» **Material for the task**:
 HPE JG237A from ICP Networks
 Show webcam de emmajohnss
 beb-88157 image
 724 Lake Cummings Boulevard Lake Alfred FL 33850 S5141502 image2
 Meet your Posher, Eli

...

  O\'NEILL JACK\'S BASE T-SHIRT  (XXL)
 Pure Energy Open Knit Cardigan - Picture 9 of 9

» **Your objective**: Convert the records from the line containing "HPE JG237A from ICP Networks" through the line containing "Meet your Posher, Eli" into a numbered list, omitting any blank lines.

» **Solution to this task**:
1.  HPE JG237A from ICP Networks
2.  Show webcam de emmajohnss
3.  beb-88157 image
4.  724 Lake Cummings Boulevard Lake Alfred FL 33850 S5141502 image2
5.  Meet your Posher, Eli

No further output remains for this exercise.